EXERCISE AIM:
Find each line in the records below that contains the word "child", and copy it out.

DATA PROVIDED:

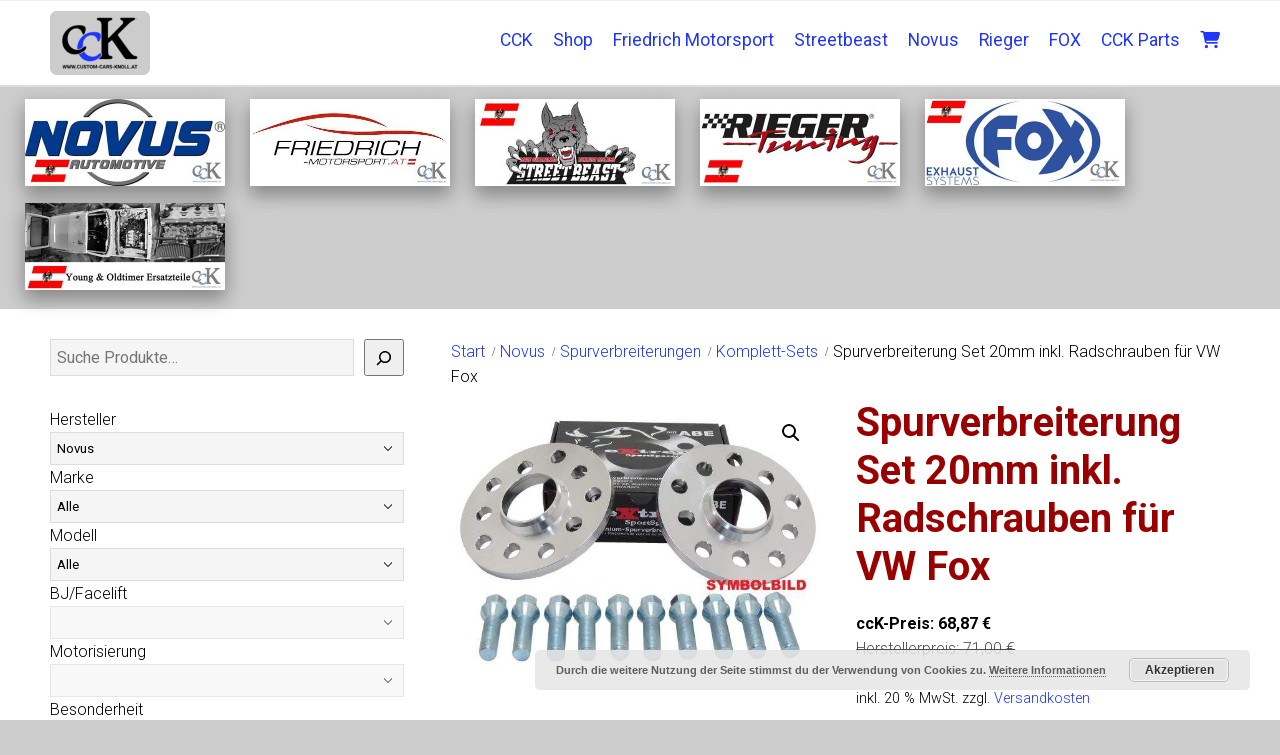

--- FILE ---
content_type: text/css
request_url: https://shop.custom-cars-knoll.at/wp-content/plugins/f12-wc-accessories/style.css?ver=6.9
body_size: -48
content:
.f12-woo-accessories{
    display:block;
    width:100%;
    padding-top:50px;
    clear:both;
    float:left;
}

.f12-woo-accessories > ul > li{
    margin-top: 35px;
}

.f12-woo-accessories h2{
    padding-bottom:15px;
}

.f12-woo-accessories > ul,
.f12-woo-accessories h2{
    flex:1 1 100%;
}

.f12-woo-accessories ul.products li.product{
    margin-right:1.7%!important;
}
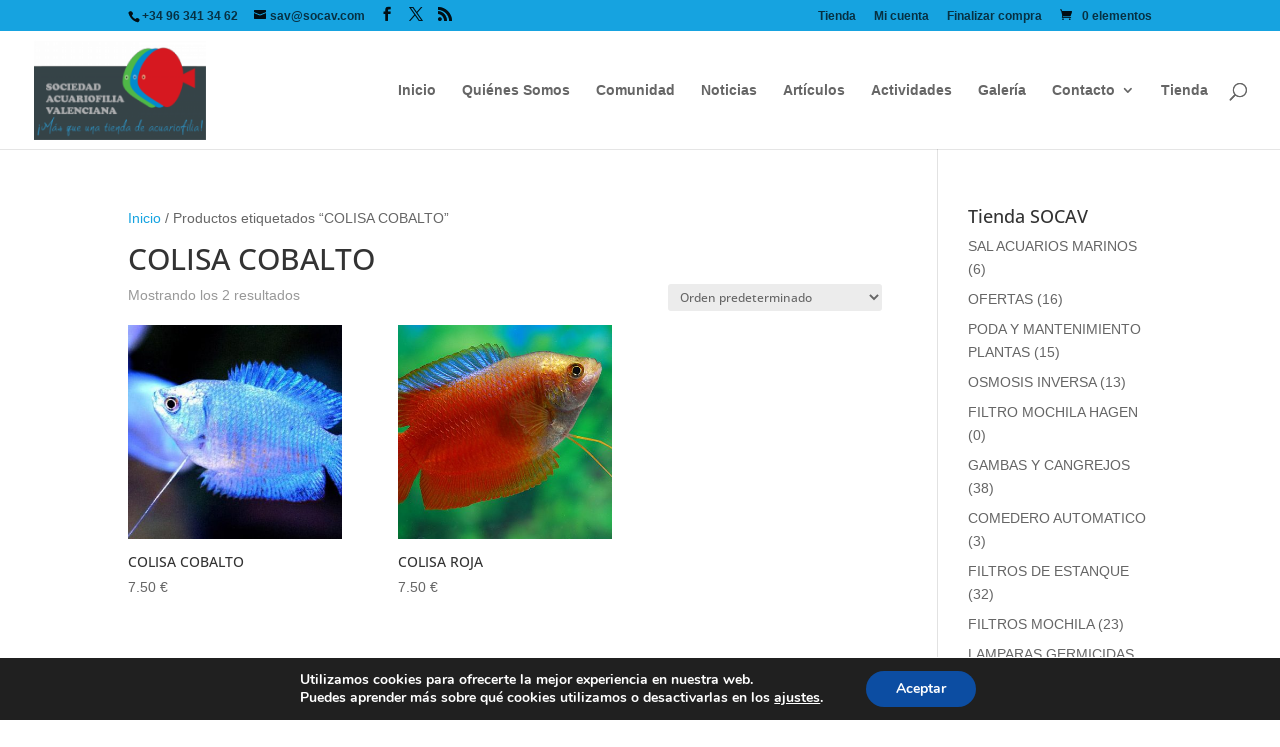

--- FILE ---
content_type: text/css
request_url: https://socav.com/wp-content/themes/Divi-child/style.css?ver=4.27.4
body_size: -37
content:
@import url("../Divi/style.css");
/*
Theme Name: Divi-child
Theme URI: http://www.elegantthemes.com/gallery/divi/
Description: mun2
Author: mun2
Author URI: http://mun2.net
Template: Divi
Version: 2.0.0
*/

SOLVED PROBLEM:
request_url: https://socav.com/wp-content/themes/Divi-child/style.css?ver=4.27.4
Theme Name: Divi-child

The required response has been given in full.